Source →
'''

Sedition: ‘The highest duty of a citizen’

Sedition: the attempt “to excite disaffection towards the Government established by law in India”, a crime under Section 124 A of the Indian Penal Code, a provision introduced by the British colonial government in 1860.

The only revisions to this colonial legal provision since its passing have been over the years, to remove anachronistic terms like “Her Majesty”, “the Crown Representative”, “British India”, “British Burma” and “Transportation for life or any shorter term”.

But it seems “Disaffection towards the government”, the archaic usage notwithstanding, is a timeless crime. Section 124A, therefore, these few cosmetic changes apart, has remained unchanged for the last 150 years.

(That’s what we mean when we say we are an ancient civilization.)

In 1922 Mohandas Karamchand Gandhi and Shankarlal Ghelabhai Banker, editor, and printer/publisher respectively of Young India, were tried under this section before the District and Sessions Judge, Ahmedabad.

Pleading guilty to the charge, Gandhi said:

“I have no desire whatsoever to conceal from this court the fact that to preach disaffection towards the existing system of Government has become almost a passion with me…” Sedition, said Gandhi, “in law is a deliberate crime”, but it “appears to me to be the highest duty of a citizen.”

Today, almost a hundred years later, the government of “the world’s largest democracy” threatens to invoke this exact same colonial provision instituted to curb resistance to foreign rule,  against a writer whose bright integrity has never faltered, and whose powerful voice has been consistently raised against injustice. Arundhati Roy is tragically right, we can but pity ourselves,  citizens (so-called) of a nation “that has to silence its writers for speaking their minds… that needs to jail those who ask for justice, while communal killers, mass murderers, corporate scamsters, looters, rapists, and those who prey on the poorest of the poor, roam free.”

Disaffection means “the absence or alienation of affection or goodwill; estrangement”.  Does it look like there is a whole lot of goodwill towards the Government of India in Kashmir, which Roy has to work hard towards alienating? All over the North-East and Kashmir, reeling under the military jackboot of the draconian AFSPA, the Government of India is nothing but an occupying army, a spontaneous disaffection generator.

A young Manipuri lecturer in  Delhi University tells of sitting at a roadside dhaba in Imphal with a few friends, when a uniformed Indian Army officer passing by, stopped. Stand up, he barked. Sing the national anthem. They had barely begun, when he slapped one of them. Your accent is wrong, he said. Do it again. They did it again.

'''

(Dataset entries)
'''

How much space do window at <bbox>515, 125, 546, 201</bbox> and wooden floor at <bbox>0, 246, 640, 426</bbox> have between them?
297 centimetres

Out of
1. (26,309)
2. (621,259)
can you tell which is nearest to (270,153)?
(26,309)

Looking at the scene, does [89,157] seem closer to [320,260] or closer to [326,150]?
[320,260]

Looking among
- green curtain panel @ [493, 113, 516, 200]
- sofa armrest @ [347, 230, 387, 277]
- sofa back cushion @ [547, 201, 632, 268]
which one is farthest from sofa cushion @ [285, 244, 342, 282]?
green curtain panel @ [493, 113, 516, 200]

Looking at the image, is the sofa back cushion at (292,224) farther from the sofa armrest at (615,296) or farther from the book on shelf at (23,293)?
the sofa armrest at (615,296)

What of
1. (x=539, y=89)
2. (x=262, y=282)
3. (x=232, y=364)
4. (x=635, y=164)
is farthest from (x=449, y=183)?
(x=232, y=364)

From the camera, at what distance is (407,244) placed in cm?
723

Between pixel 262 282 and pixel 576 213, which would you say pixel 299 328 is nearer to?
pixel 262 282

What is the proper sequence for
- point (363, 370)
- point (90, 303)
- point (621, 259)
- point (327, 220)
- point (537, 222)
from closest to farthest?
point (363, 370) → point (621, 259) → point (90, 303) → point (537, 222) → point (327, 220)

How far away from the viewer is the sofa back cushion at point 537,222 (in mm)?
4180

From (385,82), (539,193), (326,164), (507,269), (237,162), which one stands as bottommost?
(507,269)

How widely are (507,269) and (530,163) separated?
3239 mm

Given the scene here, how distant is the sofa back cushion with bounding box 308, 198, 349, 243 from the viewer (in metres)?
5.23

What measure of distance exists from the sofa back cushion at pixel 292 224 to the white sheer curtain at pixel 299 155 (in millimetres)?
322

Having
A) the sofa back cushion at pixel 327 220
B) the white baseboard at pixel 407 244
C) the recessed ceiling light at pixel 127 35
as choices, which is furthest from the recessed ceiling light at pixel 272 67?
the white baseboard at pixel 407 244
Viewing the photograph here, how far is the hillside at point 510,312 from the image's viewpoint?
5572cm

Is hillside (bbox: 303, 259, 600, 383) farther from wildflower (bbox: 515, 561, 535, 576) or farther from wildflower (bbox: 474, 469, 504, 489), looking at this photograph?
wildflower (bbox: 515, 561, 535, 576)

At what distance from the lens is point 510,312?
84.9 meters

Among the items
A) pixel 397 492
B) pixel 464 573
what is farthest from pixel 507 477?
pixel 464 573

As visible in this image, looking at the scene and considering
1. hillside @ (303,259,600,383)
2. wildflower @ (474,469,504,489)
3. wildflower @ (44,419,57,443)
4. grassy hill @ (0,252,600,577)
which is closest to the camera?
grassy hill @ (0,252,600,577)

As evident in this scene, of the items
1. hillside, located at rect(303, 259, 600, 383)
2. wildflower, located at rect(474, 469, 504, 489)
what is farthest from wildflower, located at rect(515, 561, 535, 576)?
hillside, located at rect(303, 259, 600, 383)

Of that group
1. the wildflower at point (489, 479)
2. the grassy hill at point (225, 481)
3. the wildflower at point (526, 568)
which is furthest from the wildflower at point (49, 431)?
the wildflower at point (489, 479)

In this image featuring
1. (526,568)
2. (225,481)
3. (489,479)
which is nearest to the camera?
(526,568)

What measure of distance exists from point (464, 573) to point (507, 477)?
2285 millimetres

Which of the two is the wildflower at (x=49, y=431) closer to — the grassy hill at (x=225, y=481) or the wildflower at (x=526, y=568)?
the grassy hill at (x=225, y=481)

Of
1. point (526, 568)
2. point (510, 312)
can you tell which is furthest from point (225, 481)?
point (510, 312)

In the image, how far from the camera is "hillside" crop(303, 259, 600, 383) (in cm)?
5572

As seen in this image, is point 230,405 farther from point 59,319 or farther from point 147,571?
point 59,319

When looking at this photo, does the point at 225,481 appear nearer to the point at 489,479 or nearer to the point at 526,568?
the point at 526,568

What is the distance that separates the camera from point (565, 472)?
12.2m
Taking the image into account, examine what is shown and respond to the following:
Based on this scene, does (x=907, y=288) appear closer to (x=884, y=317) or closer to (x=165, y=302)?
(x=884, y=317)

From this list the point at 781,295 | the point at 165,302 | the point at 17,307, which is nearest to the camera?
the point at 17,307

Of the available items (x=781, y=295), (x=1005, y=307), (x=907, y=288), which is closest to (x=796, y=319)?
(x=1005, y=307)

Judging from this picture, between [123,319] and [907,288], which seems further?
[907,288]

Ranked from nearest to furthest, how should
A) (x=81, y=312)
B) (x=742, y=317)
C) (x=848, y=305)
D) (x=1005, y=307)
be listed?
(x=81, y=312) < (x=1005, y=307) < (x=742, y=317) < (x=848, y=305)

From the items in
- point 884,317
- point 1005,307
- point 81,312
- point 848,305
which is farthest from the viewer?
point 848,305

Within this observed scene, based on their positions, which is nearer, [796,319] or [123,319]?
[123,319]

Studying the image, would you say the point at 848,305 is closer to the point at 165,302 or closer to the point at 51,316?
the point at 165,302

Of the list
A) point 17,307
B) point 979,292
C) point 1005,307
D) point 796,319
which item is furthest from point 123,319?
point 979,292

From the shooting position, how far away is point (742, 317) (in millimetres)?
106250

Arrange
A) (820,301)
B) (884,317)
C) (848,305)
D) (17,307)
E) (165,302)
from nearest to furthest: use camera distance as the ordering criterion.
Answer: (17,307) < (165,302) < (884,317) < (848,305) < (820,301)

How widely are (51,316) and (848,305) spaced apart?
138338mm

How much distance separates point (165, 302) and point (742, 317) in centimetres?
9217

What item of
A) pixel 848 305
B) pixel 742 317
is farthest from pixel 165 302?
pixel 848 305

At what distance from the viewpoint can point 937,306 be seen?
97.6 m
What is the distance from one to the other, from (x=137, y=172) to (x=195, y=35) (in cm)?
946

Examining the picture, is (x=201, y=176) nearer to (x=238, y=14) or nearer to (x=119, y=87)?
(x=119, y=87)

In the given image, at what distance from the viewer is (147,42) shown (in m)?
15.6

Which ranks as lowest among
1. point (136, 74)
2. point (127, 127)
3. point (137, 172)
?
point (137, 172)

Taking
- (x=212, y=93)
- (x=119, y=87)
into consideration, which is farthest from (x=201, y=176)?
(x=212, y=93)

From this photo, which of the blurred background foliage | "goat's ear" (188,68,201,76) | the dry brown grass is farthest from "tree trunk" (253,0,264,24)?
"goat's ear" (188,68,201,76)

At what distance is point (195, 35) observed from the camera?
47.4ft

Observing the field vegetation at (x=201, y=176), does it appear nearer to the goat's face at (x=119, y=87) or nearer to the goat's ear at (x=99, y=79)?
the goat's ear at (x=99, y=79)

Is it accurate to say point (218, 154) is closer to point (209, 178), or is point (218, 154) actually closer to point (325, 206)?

'''

Short problem A → Which anachronistic terms does the sedition article say have been removed from Section 124A over the years? List all of them.
Short problem B → According to the sedition article, when did the British colonial government introduce Section 124A of the Indian Penal Code?
Short problem C → Carry the sedition article forward from its final sentence.

Written answer A →
- "Her Majesty"
- "the Crown Representative"
- "British India"
- "British Burma"
- "Transportation for life or any shorter term"

Written answer B → 1860

Written answer C →
No isolated incident this, but simply the routine humiliation of an occupied people. The Indian Nation rampant in all its pride and glory, generating affection.

“Sedition” and “contempt of court” have no place in a modern democracy. No justification whatsoever for provisions that criminalize and silence dissent, critique and ethical challenges to the dominant order. These provisions are unconstitutional, anti-democratic and utterly intolerable.

Sedition is no longer a criminal offence in Uganda after a recent High Court ruling, and the provision is being challenged in Malawi and also in Australia. (The last person prosecuted under Australia’s sedition laws was Brian Cooper, a patrol officer in Papua New Guinea, then under Australian colonial rule. He was charged and convicted in 1960 because “he advisedly spoke and published seditious words” when urging “the natives” to demand PNG’s independence from Australia.)

If disaffection from the government is a crime, who would remain out of jail? Kashmiris, all of the North-East, populations dislocated by dams, corporations, Commonwealth Games, SEZ’s, tribal people in Niyamgiri, Chhattisgarh, farmers in Raigarh, Maoists…

The people, said Bertold Brecht, have lost the confidence of the government.

Therefore the government has decided to dissolve the people, and elect another.

36 thoughts on “Sedition: ‘The highest duty of a citizen’”

  1. Ma’am ,this is really an insightful remark on the manhandling of the issue of Kashmir. The government instead of solving the delicate Kashmir issue is unnecessarily trying to complicate the issue.


  2. Constitution permits reasonable restrictions on free speech on ground of security of the state; the sedition law fall squarely within that exception and there is no apparent reason to hold it to be unconstitutional. The fact that in a few foreign countries it is being challenged changes nothing at all with respect to India.

    Whether the idea of charging her is politically smart is debatable. I doubt that she has made a material difference to the fortunes of any secessionist movement beyond getting them some attention from audiences who may not be altogether sympathetic to their perspective. A gadfly? Yes but has she inflicted significant damage to the integrity of the Union of India? Maybe not.

    B.Raman has expressed similar doubts here.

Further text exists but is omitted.